«Lavoriamo insieme per tutelare l’identità delle frazioni»

Carlesi chiama le associazioni

Carlesi chiama le associazioni
«Lavoriamo insieme per tutelare l’identità delle frazioni»
Il Tirreno – Prato;

Mattinata a Iolo, quella di ieri conclusa con un aperitivo di buon auspicio, per il candidato sindaco del centrosinistra, Massimo Carlesi. Nella frazione, una delle più popolate e delle più distanti dal centro cittadino, Carlesi ha discusso il suo programma elettorale con un folto gruppo di persone, ponendosi poi all’ascolto di domande specifiche da parte di rappresentanti delle associazioni locali e “semplici” cittadini.

In particolare, il candidato sindaco ha concordato sulla «necessità di tutelare l’identità dei paesi e delle frazioni» col duplice obiettivo di «mantenere una città vivibile e di offrire servizi diffusi sull’intero territorio comunale, rivolti alle famiglie, ai giovani e agli anziani, in collaborazione con l’associazionismo, i circoli e le parrocchie».
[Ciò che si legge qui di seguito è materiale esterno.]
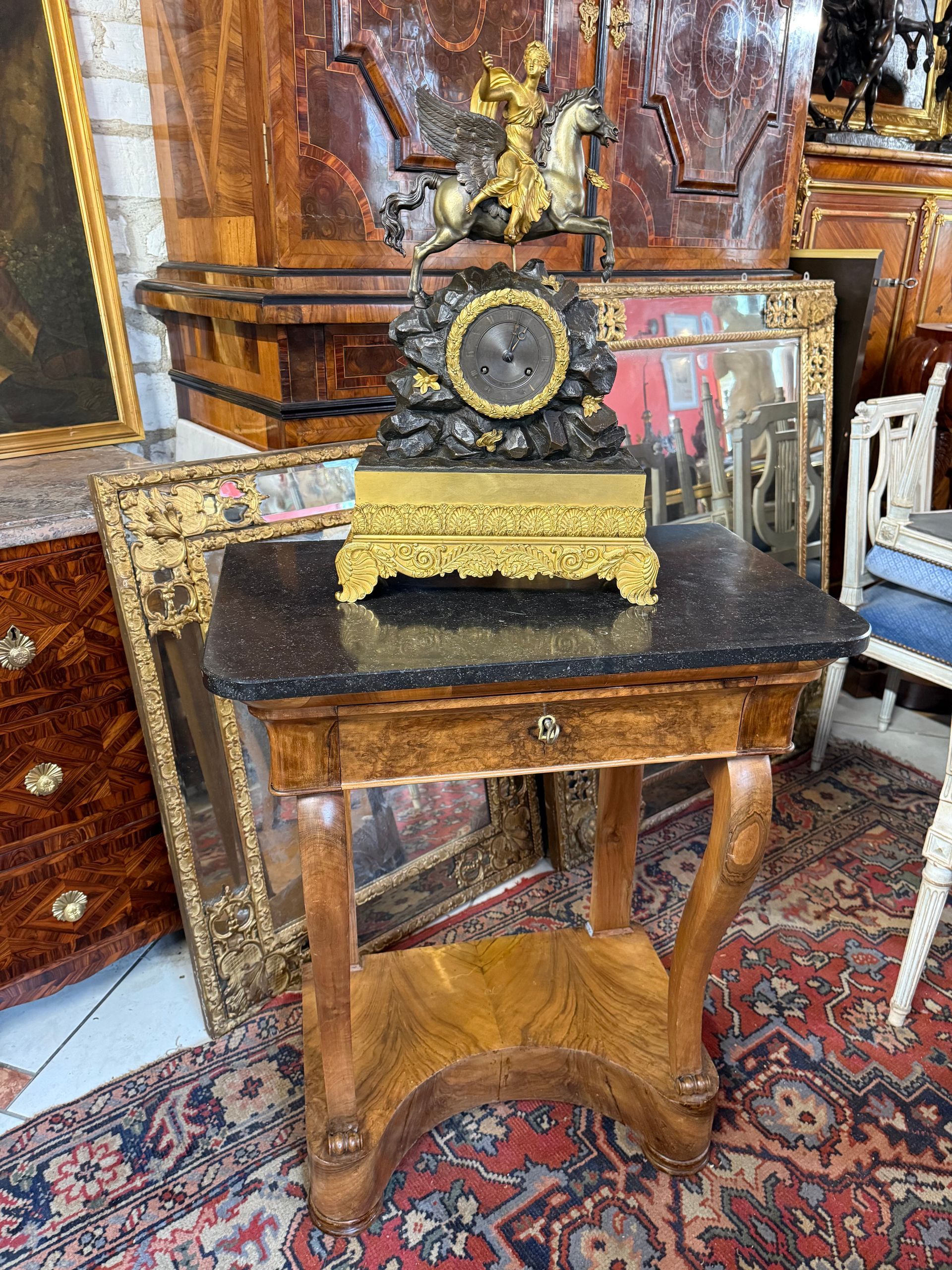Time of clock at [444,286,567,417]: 1:02
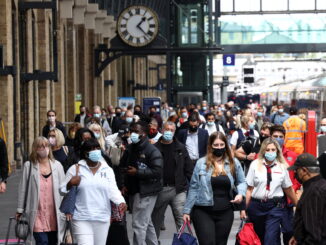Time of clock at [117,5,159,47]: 1:22
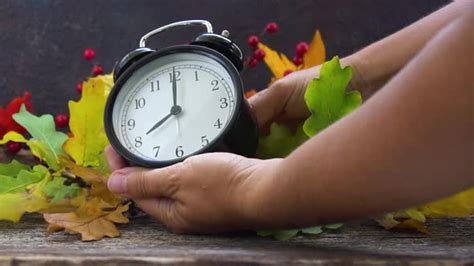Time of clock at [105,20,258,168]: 8:00
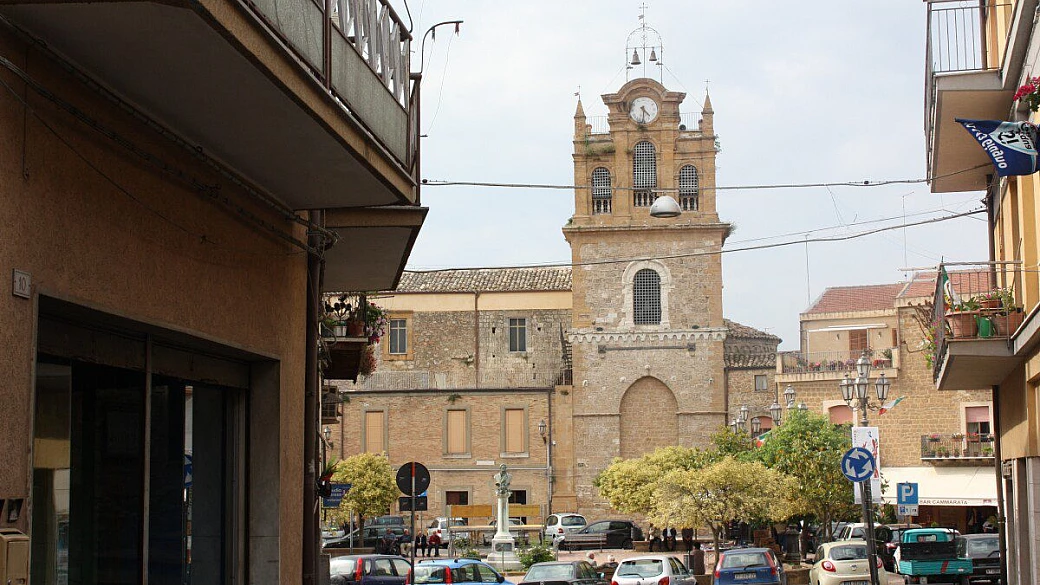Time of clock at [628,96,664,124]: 4:31
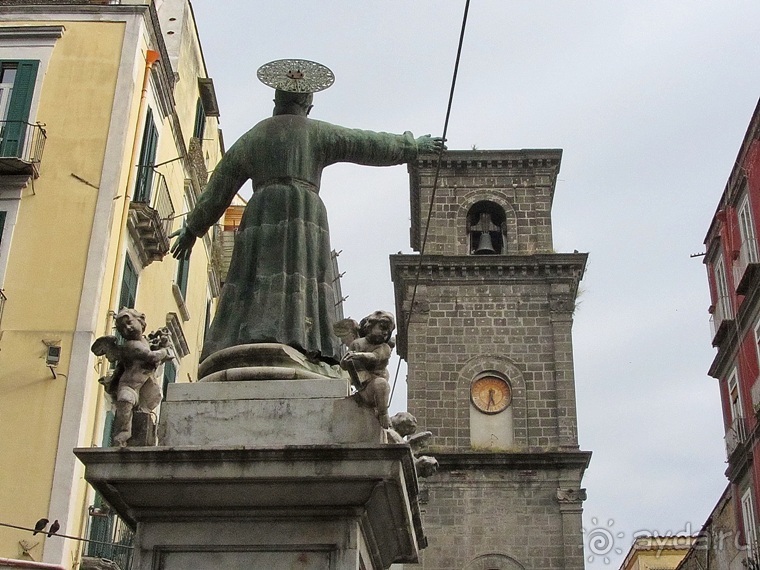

Alla locale associazione sportiva, che ha chiesto un sostegno per la gestione di spazi e campi per favorire la pratica sportiva giovanile, anche spontanea, il candidato sindaco ha assicurato la massima collaborazione, sottolineando che proprio dai «servizi e dagli spazi d’offerta culturale e sportiva, in un momento di crisi, passa gran parte della prevenzione dei fenomeni di disagio degli adolescenti e dei giovani».

«Spazi che associazioni e cooperative, anche nuove e anche formate dagli stessi giovani chiamati a essere protagonisti di se stessi, del loro stare insieme e nella loro città – ha aggiunto – potranno essere ricavati anche in parchi e giardini. Intendiamo creare piccole strutture, come chioschi o casette in legno che possano servire da ritrovo, da sede, da punto di riferimento e di ristoro – ha proseguito Carlesi – oltre a garantire un presidio pressoché fisso e spontaneo, con il vantaggio della responsabilizzazione degli stessi fruitori e conduttori, delle aree nelle quali sorgeranno».

«L’idea di coinvolgere direttamente nei servizi le associazioni radicate nelle diverse frazioni – ha concluso Carlesi – così come di favorire la nascita di altre realtà di volontariato non riguarda soltanto Iolo ma un’intera città che è ancora oggi, per nostra fortuna, composta di piccoli centri, con una loro identità e con i loro punti di riferimento».